_DIRECTION A_:
Answer these questions about the Doppler tracking tutorial, one answer per line, labeled to match:
(i) Which key toggles the display of Doppler traces on and off in rfplot?
(ii) What NORAD ID is given for QB50 TR01 BeEagleSat?
(iii) What filename is used when saving the highlighted points from rffit?

_EXCERPT TO READ_:
_ _ _ _ _

Once all the files are ready, we can run rfplot as in exercise 1. It will detect the appropriate TLEs and add the corresponding Doppler curves on the screen.

rfplot showing Doppler curves

We can zoom in the signal of QB50 US04 Challenger to view its Doppler trace, with NORAD ID 42702. Below it there is another signal which we quickly identify as NORAD ID 42707, or QB50 FR01 X-CubeSat by using its Doppler trace. The display of Doppler traces can be toggled on and off with the p key.

rfplot showing the Doppler traces for QB50 US04 and QB50 FR01

Exercise 3: obtaining Doppler measurements

In this tutorial we will use rfplot to obtain frequency measurements for the signal of one satellite. These frequency measurements can then be used for several things, such as finding a matching TLE to identify the satellite, or refining the Keplerian parameters of a known TLE. Frequency measurements can be generated for any kind of signal that can be identified visually in the rfplot waterfall.

First we navigate the waterfall and find the signal of the satellite QB50 TR01 BeEagleSat, with NORAD ID 42736, obtaining something as in the figure below. This is an ideal signal to obtain Doppler measurements, because it is CW and the duty cycle is relatively high.

Signal of QB50 TR01 BeEagleSat

Now we position the cursor over the waterfall at the point where the signal starts being visible and press the s key to add a trackpoint. We move the cursor some distance along the signal and press s again to add a second trackpoint. We continue adding trackpoints at regular intervals along the signal until the point where the signal is lost. These trackpoints define an area from where the frequency measurements will be taken. We should now have something as in the waterfall below.

Trackpoints selecting the signal of interest

Now we press the f key to take the frequency measurements in the area we have selected and generate the file out.dat containing these measurements. This is just a list of all the points where a signal (something stronger than the background noise) is present within the area delimited by the trackpoints. The measurement points are shown in white on the waterfall.

Measurement points

As you have probably noted, there are some spurious measurement points that correspond to interference on the waterfall. We will now use rffit to remove these spurious points and obtain a clean measurment. We run

rffit -d out.dat

The figure below shows the rffit window, which plots the measurements contained in out.dat. As in rfplot, we can use r to reset the view and adjust it to the screen.

rffit displaying the frequency measurements

Now we press the d key to delete points by drawing a box. This allows us to quickly delete the spurious measurement points corresponding to interference, leaving only the points corresponding to the Doppler curve. Next we press s to highlight all the points and then S to save all the highlighted points to a file. The terminal asks us for the filename to use. Here we use 42736.dat. This file is also included in the support gist.

rfft with valid frequency measurements highlighted

The file we have just created will be used in the next two exercises.

_ _ _ _ _

_RECORD LIST_:
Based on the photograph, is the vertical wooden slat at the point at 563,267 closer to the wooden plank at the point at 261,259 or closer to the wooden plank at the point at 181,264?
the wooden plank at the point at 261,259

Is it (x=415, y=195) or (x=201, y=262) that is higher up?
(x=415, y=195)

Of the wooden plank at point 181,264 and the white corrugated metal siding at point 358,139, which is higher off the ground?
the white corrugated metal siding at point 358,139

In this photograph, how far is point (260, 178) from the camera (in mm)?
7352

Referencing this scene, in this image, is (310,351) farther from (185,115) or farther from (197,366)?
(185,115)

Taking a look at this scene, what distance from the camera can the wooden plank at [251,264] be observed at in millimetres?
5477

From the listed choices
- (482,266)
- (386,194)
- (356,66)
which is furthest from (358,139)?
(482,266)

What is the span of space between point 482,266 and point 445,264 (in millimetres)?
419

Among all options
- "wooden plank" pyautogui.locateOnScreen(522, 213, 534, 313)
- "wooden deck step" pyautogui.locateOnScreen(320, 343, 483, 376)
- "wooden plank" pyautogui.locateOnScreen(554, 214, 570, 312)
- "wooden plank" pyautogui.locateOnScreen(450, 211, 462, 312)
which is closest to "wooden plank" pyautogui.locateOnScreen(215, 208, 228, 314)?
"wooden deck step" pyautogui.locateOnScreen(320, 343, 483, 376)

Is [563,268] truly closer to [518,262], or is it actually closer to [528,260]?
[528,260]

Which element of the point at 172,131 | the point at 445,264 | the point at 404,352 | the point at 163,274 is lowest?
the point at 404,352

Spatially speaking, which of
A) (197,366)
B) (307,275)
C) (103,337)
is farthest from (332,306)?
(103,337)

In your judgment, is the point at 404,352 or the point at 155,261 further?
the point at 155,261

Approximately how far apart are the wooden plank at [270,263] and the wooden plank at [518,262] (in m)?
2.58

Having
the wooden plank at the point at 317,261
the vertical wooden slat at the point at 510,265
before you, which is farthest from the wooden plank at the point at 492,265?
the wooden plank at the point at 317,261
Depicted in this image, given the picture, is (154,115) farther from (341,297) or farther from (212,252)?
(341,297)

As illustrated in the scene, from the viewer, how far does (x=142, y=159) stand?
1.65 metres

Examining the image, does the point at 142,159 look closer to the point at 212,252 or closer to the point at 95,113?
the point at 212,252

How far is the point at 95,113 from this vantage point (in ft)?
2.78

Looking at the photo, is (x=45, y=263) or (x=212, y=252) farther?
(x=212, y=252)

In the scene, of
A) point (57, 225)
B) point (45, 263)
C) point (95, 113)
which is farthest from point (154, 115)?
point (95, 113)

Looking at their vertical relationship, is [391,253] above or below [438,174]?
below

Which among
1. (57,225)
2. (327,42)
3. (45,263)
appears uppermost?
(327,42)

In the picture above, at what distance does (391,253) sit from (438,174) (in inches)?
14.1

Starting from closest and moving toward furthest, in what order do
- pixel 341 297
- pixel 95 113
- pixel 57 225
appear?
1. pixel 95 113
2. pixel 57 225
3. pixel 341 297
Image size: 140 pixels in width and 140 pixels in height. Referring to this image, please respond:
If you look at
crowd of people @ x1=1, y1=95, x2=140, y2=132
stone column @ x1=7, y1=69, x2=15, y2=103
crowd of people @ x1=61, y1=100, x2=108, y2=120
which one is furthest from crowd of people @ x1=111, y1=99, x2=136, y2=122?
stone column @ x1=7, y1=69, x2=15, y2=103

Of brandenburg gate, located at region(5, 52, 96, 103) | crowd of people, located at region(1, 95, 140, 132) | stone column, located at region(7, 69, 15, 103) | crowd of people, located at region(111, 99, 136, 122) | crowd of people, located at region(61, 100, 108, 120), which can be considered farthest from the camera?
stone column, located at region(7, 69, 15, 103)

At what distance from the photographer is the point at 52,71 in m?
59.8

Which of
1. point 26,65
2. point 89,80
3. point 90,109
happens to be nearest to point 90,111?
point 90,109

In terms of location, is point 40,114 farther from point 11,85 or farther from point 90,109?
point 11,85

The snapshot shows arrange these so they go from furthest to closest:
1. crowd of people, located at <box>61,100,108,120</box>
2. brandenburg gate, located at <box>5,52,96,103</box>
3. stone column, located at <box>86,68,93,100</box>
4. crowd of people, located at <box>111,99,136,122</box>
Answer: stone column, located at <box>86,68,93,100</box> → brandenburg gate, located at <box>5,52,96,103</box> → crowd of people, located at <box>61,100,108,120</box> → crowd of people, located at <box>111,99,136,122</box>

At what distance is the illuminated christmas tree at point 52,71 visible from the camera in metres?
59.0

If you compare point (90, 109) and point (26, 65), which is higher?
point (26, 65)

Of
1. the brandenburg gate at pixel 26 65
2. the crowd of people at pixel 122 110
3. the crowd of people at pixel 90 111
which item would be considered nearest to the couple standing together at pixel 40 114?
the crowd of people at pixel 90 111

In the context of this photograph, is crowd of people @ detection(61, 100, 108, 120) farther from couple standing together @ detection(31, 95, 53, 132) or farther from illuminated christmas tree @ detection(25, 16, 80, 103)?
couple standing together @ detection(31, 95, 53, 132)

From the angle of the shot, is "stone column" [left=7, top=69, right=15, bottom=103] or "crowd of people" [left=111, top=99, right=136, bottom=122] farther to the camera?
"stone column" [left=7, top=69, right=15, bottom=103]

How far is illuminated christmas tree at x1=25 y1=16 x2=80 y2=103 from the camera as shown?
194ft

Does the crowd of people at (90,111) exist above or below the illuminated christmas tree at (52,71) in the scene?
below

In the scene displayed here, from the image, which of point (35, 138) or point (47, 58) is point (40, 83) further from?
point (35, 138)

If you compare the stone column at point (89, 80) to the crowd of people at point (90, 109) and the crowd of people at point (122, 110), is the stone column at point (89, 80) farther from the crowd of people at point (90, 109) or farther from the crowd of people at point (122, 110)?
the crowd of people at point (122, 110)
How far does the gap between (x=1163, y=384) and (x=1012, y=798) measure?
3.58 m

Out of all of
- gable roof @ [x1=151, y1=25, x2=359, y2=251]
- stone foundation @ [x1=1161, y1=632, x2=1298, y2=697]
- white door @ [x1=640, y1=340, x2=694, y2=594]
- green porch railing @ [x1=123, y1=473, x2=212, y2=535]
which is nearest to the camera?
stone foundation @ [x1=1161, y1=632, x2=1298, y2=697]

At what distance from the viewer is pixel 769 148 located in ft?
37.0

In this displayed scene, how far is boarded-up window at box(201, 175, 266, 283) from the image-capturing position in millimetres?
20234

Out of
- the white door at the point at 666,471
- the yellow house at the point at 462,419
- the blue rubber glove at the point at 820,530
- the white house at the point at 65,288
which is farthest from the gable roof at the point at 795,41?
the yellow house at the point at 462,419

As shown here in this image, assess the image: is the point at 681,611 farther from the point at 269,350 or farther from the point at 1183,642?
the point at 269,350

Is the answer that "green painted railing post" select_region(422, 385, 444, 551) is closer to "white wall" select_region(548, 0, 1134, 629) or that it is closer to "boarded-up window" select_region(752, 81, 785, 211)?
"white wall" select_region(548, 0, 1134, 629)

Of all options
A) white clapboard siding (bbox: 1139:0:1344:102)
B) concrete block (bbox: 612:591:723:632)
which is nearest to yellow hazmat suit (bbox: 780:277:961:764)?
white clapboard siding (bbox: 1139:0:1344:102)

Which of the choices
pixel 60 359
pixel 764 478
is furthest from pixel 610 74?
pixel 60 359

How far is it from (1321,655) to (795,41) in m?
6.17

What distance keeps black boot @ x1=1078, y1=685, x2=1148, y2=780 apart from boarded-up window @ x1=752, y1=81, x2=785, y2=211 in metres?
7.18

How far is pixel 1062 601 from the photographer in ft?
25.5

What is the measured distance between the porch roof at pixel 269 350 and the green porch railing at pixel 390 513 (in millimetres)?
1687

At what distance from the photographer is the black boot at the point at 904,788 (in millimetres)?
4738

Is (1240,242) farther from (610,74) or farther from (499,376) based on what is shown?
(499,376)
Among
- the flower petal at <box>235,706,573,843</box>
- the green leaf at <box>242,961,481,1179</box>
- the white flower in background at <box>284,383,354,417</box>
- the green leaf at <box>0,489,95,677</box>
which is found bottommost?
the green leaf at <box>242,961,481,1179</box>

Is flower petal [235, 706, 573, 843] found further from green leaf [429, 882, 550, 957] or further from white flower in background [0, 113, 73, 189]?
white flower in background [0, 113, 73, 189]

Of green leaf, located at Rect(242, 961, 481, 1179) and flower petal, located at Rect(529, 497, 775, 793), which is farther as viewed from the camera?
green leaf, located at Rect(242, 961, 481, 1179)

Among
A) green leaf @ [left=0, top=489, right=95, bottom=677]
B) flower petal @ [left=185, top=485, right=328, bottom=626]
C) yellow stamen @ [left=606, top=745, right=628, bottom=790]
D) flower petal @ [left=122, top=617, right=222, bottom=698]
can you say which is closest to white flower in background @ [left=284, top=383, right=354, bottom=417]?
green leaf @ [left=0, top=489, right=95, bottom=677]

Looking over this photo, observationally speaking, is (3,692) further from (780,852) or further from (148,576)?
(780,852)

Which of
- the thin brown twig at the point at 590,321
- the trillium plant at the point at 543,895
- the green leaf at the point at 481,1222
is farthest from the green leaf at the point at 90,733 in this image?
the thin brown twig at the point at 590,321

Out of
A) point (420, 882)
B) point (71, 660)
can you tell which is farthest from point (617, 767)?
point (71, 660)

_ _ _ _ _

_DIRECTION B_:
In the listing, swap "stone column" for "stone pillar" in the lines from the one containing "Image size: 140" up to and including the one containing "which one is". Reproduce only those lines, and leave everything else in them unchanged.

_FULL ANSWER A_:
(i) The p key
(ii) 42736
(iii) 42736.dat

_FULL ANSWER B_:
Image size: 140 pixels in width and 140 pixels in height. Referring to this image, please respond:
If you look at
crowd of people @ x1=1, y1=95, x2=140, y2=132
stone pillar @ x1=7, y1=69, x2=15, y2=103
crowd of people @ x1=61, y1=100, x2=108, y2=120
which one is furthest from crowd of people @ x1=111, y1=99, x2=136, y2=122?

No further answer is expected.